**Exercise requirements:** If a record holds a picture, please leave the picture out and copy the rest of the record exactly.

**Supplied data:**

────────────────────────────────────────

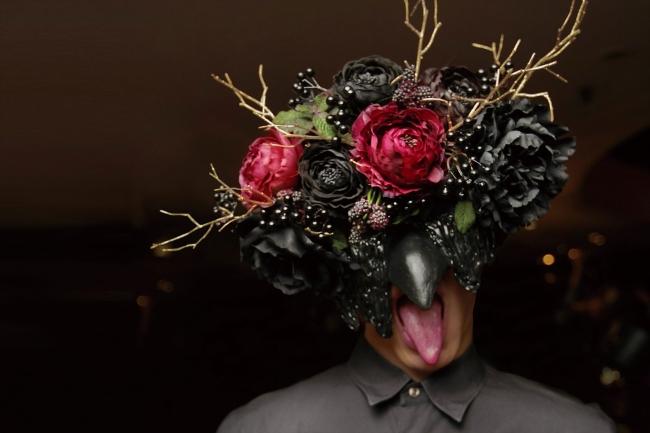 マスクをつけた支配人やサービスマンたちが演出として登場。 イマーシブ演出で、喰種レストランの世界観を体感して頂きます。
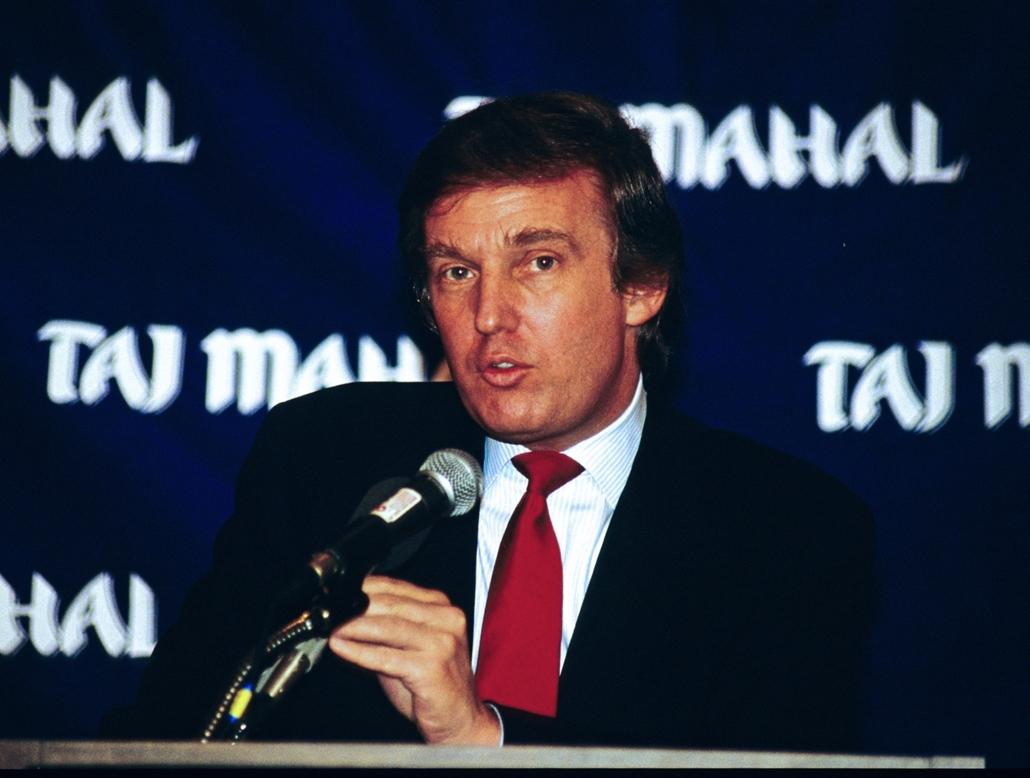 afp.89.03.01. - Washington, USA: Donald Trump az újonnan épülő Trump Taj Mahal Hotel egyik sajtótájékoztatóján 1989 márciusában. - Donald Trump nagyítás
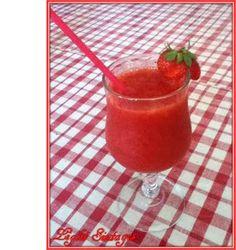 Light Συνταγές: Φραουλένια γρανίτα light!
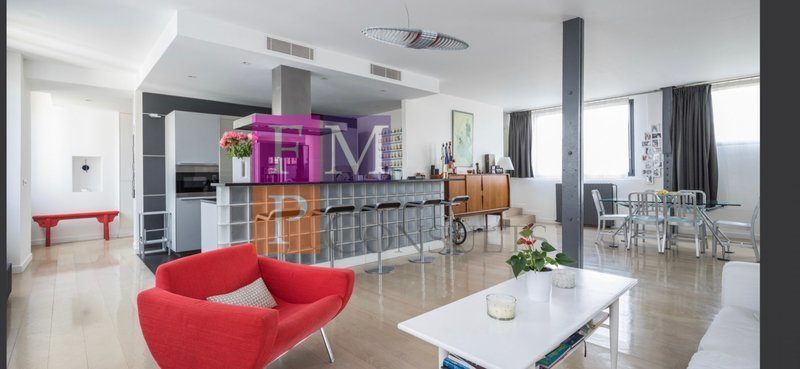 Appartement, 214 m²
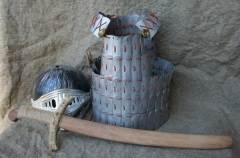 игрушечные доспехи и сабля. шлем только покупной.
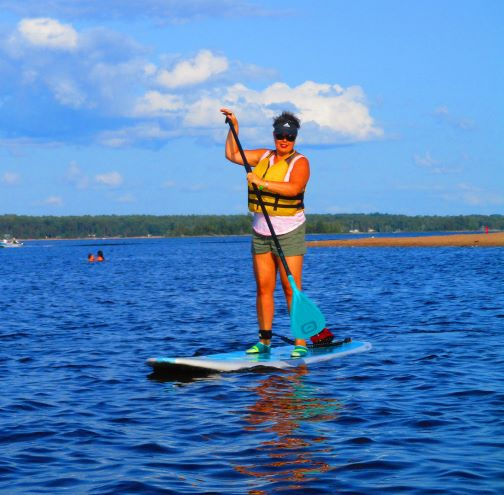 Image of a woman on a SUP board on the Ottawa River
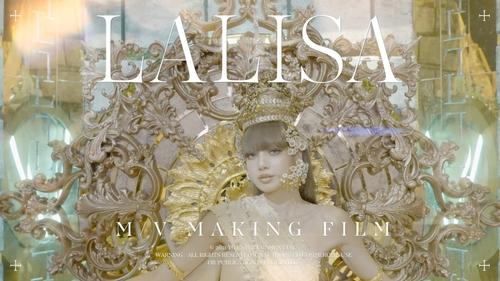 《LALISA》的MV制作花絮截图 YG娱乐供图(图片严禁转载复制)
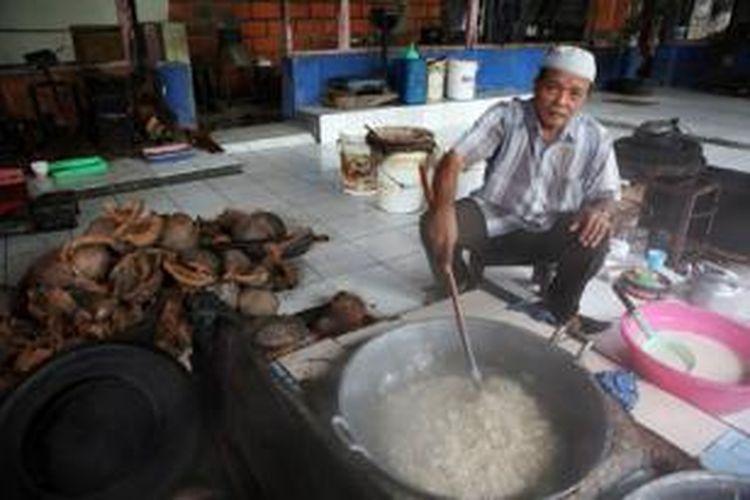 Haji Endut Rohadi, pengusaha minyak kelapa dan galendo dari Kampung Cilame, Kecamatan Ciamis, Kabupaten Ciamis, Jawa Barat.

────────────────────────────────────────

**Task response:**
 マスクをつけた支配人やサービスマンたちが演出として登場。 イマーシブ演出で、喰種レストランの世界観を体感して頂きます。
 afp.89.03.01. - Washington, USA: Donald Trump az újonnan épülő Trump Taj Mahal Hotel egyik sajtótájékoztatóján 1989 márciusában. - Donald Trump nagyítás
 Light Συνταγές: Φραουλένια γρανίτα light!
 Appartement, 214 m²
 игрушечные доспехи и сабля. шлем только покупной.
 Image of a woman on a SUP board on the Ottawa River
 《LALISA》的MV制作花絮截图 YG娱乐供图(图片严禁转载复制)
 Haji Endut Rohadi, pengusaha minyak kelapa dan galendo dari Kampung Cilame, Kecamatan Ciamis, Kabupaten Ciamis, Jawa Barat.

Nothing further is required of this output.